__Tasks to carry out__
a) Rewrite part of the article below on bacterial biofilm streamers, beginning at the words "Biophysicist Knut Drescher" and stopping after the words "channel within minutes.", with "streamers" replaced by "filaments" throughout.
b) Extend the article below on bacterial biofilm streamers by continuing it from where it stops.

__Text shown__
╔══

By Tushna Commissariat at the APS March Meeting in Denver
The word “streamers” doesn’t normally bring bacteria to mind, but it’s all the rage with biophysicists studying the mechanics of bacterial biofilms that grow where there is fluid flowing. A biofilm is any group of microorganisms where cells stick to each other on a surface – either a living or non-living surface will do. A rather simple example of this is the slimy film that develops over our teeth each night.
Biophysicist Knut Drescher from Princeton University gave a fascinating talk at the APS March Meeting on Monday about his research into why biofilms that grow specifically in the presence of a flowing fluid – such as in channels in soil, filtration systems, as well as medical devices such as stents or urinary catheters – are rapidly clogged, causing a variety of problems and infections. Biofilms in such a case form 3D thread-like “streamers” that are responsible for the rapid clogging. It was initially thought that these streamers formed along the walls of the original film and then expanded inwards, but Drescher and colleagues found that it was actually the other way around – the fishing-line-like streamers grew from the middle and rapidly extended outwards, clogging a channel within minutes.

╚══

__Supplied information__
╔══

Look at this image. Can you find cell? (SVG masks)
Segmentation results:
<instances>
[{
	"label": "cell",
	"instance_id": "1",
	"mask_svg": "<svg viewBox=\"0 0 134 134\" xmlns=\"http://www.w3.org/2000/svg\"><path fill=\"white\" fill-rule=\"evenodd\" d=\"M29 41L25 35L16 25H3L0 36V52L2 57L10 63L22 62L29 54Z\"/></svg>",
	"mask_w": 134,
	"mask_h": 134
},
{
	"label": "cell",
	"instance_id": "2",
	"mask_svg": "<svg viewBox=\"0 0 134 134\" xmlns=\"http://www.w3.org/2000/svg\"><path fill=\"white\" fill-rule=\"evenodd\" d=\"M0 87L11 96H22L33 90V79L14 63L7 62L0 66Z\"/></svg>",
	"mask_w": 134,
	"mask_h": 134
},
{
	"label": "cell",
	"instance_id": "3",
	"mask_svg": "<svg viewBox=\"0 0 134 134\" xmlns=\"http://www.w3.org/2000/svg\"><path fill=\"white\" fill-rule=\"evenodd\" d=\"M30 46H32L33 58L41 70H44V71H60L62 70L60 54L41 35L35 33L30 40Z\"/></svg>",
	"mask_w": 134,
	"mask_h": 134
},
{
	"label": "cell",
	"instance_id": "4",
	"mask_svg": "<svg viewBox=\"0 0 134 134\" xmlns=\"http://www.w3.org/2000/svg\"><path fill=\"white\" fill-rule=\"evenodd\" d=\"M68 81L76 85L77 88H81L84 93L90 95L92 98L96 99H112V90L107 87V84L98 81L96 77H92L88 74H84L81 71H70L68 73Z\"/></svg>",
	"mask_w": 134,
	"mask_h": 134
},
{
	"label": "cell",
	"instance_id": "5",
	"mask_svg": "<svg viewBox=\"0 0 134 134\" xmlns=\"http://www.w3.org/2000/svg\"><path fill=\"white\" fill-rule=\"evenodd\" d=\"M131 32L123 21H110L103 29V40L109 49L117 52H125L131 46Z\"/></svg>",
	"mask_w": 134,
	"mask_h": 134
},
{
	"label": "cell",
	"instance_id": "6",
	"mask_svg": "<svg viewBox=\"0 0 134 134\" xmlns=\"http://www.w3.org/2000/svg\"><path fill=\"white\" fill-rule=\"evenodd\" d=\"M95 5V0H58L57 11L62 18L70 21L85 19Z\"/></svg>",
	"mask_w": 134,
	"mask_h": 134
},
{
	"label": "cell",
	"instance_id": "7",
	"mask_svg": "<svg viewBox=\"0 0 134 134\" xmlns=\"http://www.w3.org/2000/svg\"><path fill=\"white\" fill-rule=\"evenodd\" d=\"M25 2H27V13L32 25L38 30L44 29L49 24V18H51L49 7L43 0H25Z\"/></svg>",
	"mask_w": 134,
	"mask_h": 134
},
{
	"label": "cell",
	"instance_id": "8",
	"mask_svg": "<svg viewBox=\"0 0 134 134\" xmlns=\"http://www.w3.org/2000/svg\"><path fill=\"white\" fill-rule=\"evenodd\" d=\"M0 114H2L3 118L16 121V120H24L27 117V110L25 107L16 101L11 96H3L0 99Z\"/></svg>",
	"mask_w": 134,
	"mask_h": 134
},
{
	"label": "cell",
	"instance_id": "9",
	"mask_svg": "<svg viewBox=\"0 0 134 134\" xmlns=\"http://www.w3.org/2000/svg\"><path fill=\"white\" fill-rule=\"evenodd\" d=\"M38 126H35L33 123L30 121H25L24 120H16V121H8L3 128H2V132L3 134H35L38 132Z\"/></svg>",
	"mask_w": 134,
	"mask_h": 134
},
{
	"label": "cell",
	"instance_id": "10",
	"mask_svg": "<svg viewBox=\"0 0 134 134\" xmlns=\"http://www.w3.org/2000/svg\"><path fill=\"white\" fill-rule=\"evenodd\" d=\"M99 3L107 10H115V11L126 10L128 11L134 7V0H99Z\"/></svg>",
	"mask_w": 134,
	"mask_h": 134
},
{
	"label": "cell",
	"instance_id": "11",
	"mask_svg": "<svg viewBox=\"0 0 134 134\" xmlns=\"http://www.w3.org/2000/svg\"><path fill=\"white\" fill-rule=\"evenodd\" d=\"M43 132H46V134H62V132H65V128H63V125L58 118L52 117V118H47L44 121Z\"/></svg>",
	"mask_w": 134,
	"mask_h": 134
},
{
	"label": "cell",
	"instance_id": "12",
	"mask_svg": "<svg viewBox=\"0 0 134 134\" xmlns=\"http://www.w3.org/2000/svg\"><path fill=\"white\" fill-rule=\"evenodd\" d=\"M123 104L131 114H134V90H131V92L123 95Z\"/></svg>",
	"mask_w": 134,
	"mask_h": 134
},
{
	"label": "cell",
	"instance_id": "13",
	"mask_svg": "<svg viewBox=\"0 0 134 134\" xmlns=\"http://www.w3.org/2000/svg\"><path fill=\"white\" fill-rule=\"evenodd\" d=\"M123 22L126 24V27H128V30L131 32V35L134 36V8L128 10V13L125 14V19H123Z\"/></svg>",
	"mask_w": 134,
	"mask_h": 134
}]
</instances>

╚══

__Answers provided__
a)
Biophysicist Knut Drescher from Princeton University gave a fascinating talk at the APS March Meeting on Monday about his research into why biofilms that grow specifically in the presence of a flowing fluid – such as in channels in soil, filtration systems, as well as medical devices such as stents or urinary catheters – are rapidly clogged, causing a variety of problems and infections. Biofilms in such a case form 3D thread-like “filaments” that are responsible for the rapid clogging. It was initially thought that these filaments formed along the walls of the original film and then expanded inwards, but Drescher and colleagues found that it was actually the other way around – the fishing-line-like filaments grew from the middle and rapidly extended outwards, clogging a channel within minutes.

b)
In fact, Dresher explained that the expansion is exponentially fast, meaning that the channel size does not really matter – once the streamer throws out its web, the clogging expansion is very quick. It might take the biofilm much longer to grow, but the streamers themselves are very quick to expand, catching up not only other bacterial cells in the vicinity, but also any other “sticky” cells – in a stent this could mean particles of cholesterol. You can see this in the time-lapse video above of such a biofilm (green) and its streamer (red) forming over a period of 56 hours.
Also a part of the same talk on bacterial physics was Ken Dill from Stony Brook University in New York. He is exploring the effects of physical properties – such as temperature, salt dependency and packing density – on bacterial evolution, rather than traits linked to individual genes. Dill’s work showed that temperature and osmotic pressure exerted on the cell – both things that could cause proteins in the cell to denature, destroying them – play a seemingly key role. In fact, he went one to give an example that seems truly amazing – a random mix of alligator eggs incubated at below 30° would yield 99% female births, while a similar sample incubated above 34° yields 99% males!
Another point that Dill made was regarding the food available to a cell versus its growth rate – the “growth law”. If the cell is provided with an unlimited food supply, it rapidly duplicates – but only up to a point. At that upper limit, the cell can’t efficiently consume the energy while still increasing its duplication rate, suggesting that it learns to optimize its processes.
Also speaking at the talk was Pankaj Mehta from the Boston University Center of Synthetic Biology. Mehta and colleagues look at how sophisticated biological circuits that naturally perform complex bio-computations could be adapted to designing circuits. The main area of the researchers’ work is to understand how cells seemingly learn about their environment and carry out computations. They also study the physical limitations of the thermodynamics of gene circuits – something that is once more determined by an exchange of information with the environment.